A third caller also had questions for the council regarding the KKK’s plans to rally in the city. This caller recalled what they experienced while attending the Black Lives Matter protest. They also touched on the past activities of the Klan in Huntington Beach.
“They decide to have a White Lives Matter rally and I haven’t seen any kind of notoriety about what y’all are going to do about this. Because, I know what happened when we went there, just to say that our lives did matter; after we were already being slain in the street,” said the caller. “My friends got locked up. I’m facing charges right now. Don’t care. Fuck the DA. Because, guess what? My mission is my mission. I’m here to say that that shit should not be tolerated in these cities and in these streets.”

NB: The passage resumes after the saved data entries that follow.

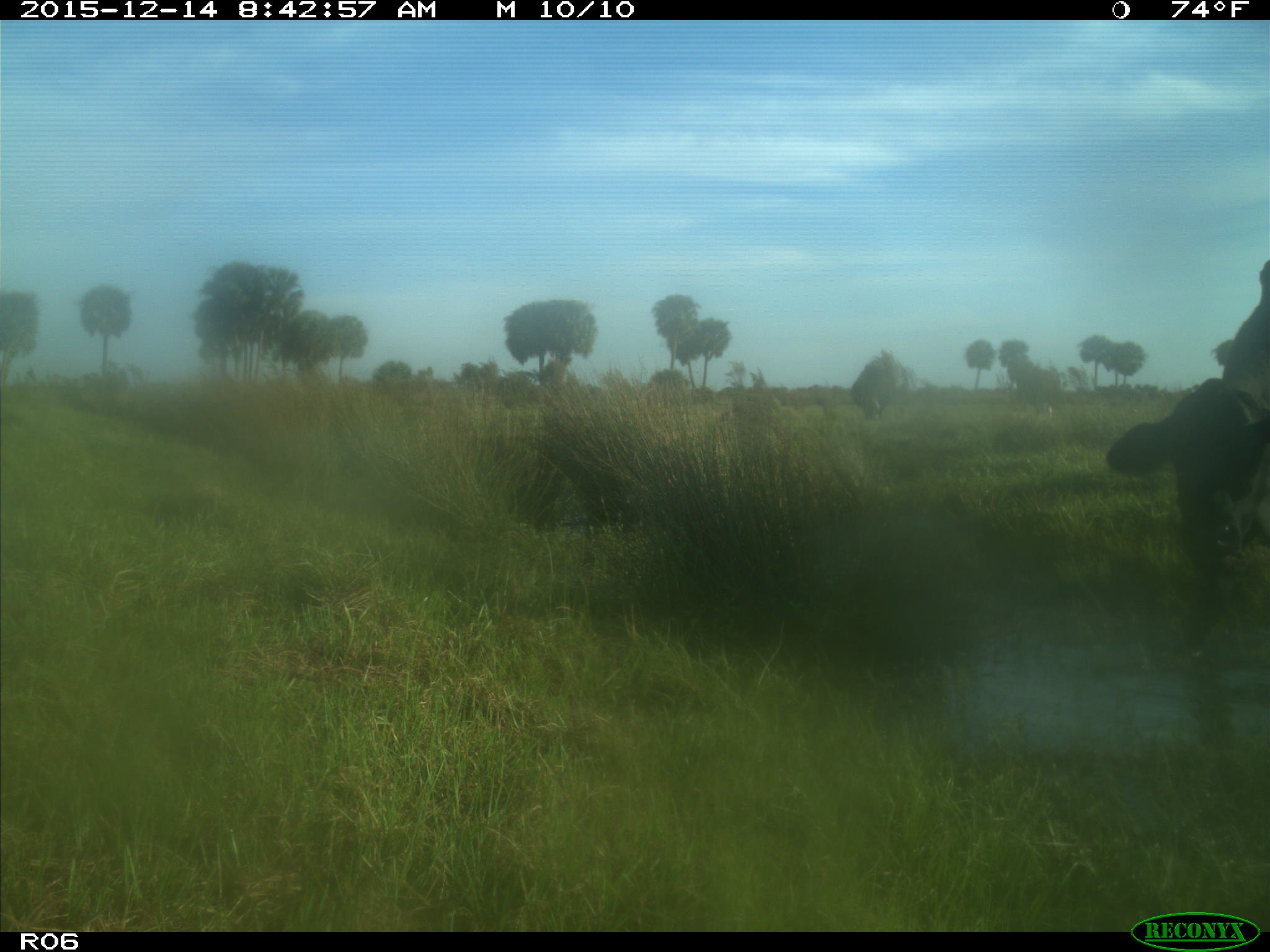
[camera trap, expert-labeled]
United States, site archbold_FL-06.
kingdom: Animalia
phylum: Chordata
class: Mammalia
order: Artiodactyla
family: Bovidae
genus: Bos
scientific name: Bos taurus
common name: domestic cow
Bos taurus (domestic cow).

This caller did not hold back. pic.twitter.com/Nd88xbx0sX
— Borrachinha Depot (@FullContactMTWF) April 6, 2021
“Some of you may not even remember what happened in 1929,” continued the caller. “The Pacific Beach Club, the predominantly black premier nationwide beach club that was supposed to be on Huntington Beach. It got burned down by the KKK. And here we are again looking them in the face. When are you going to do something? Take a stance. I use the colorful language that I use not because I’m ignorant, but because it’s so interesting that when I say it in the clearest terms nobody seems to get it. The hate is still here. No matter how many times you reinforce a statement, it’s still here. See, we need to do some tangible action. Get some charges. Make it an actual hate crime. Because I’ve got plenty of friends who have been assaulted by the same people Tito has been high fiving. … We see you and we hear you loud and clear and it’s coming from your mouths. So either do something about it or step down.”
The construction of Pacific Beach Club began in 1925. The proposed club was designed for Black people who were barred from most of California’s beaches under segregation laws. The club was designed to have a bathhouse that could serve 2,000 people, a clubhouse, a recreational hall and an amusement zone. It was scheduled to open on Abraham Lincoln’s birthday, February 12, 1926.

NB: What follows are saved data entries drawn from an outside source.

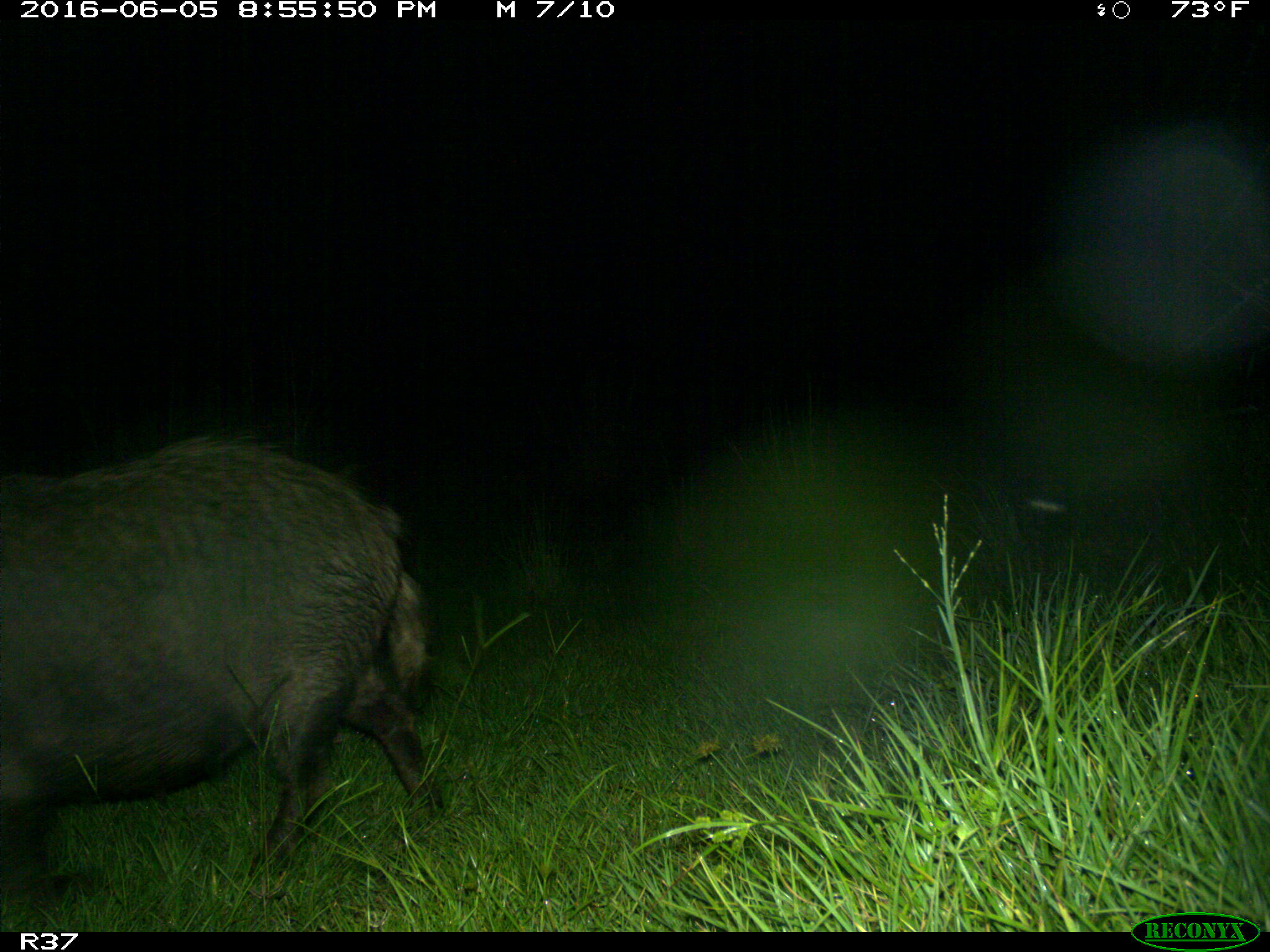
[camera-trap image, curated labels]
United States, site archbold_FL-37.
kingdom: Animalia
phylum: Chordata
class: Mammalia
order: Artiodactyla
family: Suidae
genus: Sus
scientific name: Sus scrofa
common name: wild boar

However, the construction site was burned down before that could happen. No one was officially charged over the fire.
History Professor Daniel Cady, who has researched the Pacific Beach Club, believes the Klu Klax Klan torched the club (per The OC Registrar).
Through his research Cady has discovered that the KKK was especially active in Huntington Beach in the 1920s. It is thought many Klan members moved to Huntington Beach and Orange County from southern states after the discovery of oil around that time.

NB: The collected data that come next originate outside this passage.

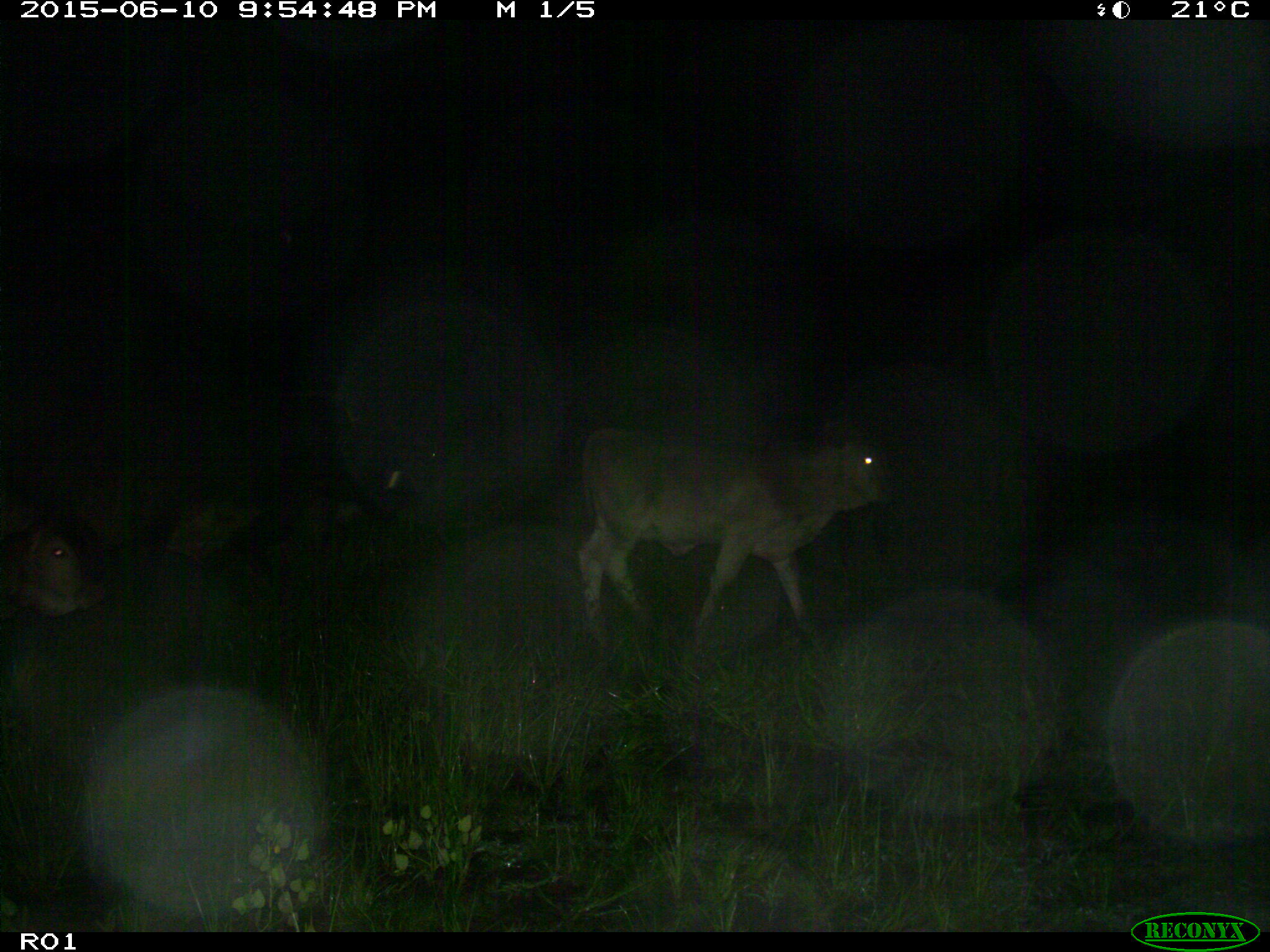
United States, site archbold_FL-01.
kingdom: Animalia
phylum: Chordata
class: Mammalia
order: Artiodactyla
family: Bovidae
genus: Bos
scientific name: Bos taurus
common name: domestic cow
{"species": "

According to historian James W. Loewen much of Orange County’s settlements, including Huntington Beach, were considered ‘sundown towns’ in the 1950s. Loewen writes that sundown towns were known to be hostile to Black people (as well as Jews and members of other minority groups). In sundown towns, it was understood that members of those groups had to leave the town by sundown or face violent repercussions.
The Guardian states that Orange County was a well known recruitment hub for Neo-Nazi groups in the 1980s and 1990s.
Orange County remains a hotbed of extremism. The Guardian reports that in recent years several high schools in the county have been engulfed in controversy over the actions of white students. Among the incidents profiled by that outlet is the 2019 case of students from Garden Grove giving Seig Heil salutes and marching with German and Confederate flags. In 2018 Samuel Woodward, a member of the white supremacist group Atomwaffen, was charged with a hate crime by the Orange County DA for murdering 19-year-old Blaze Bernstein, who was Jewish and gay.
The Los Angeles Times reports that right-wing extremism has risen in popularity in Orange County since the election of former U.S. President Donald Trump. Today the white supremacist group Rise Above Movement (RAM) is heavily concentrated within Orange County.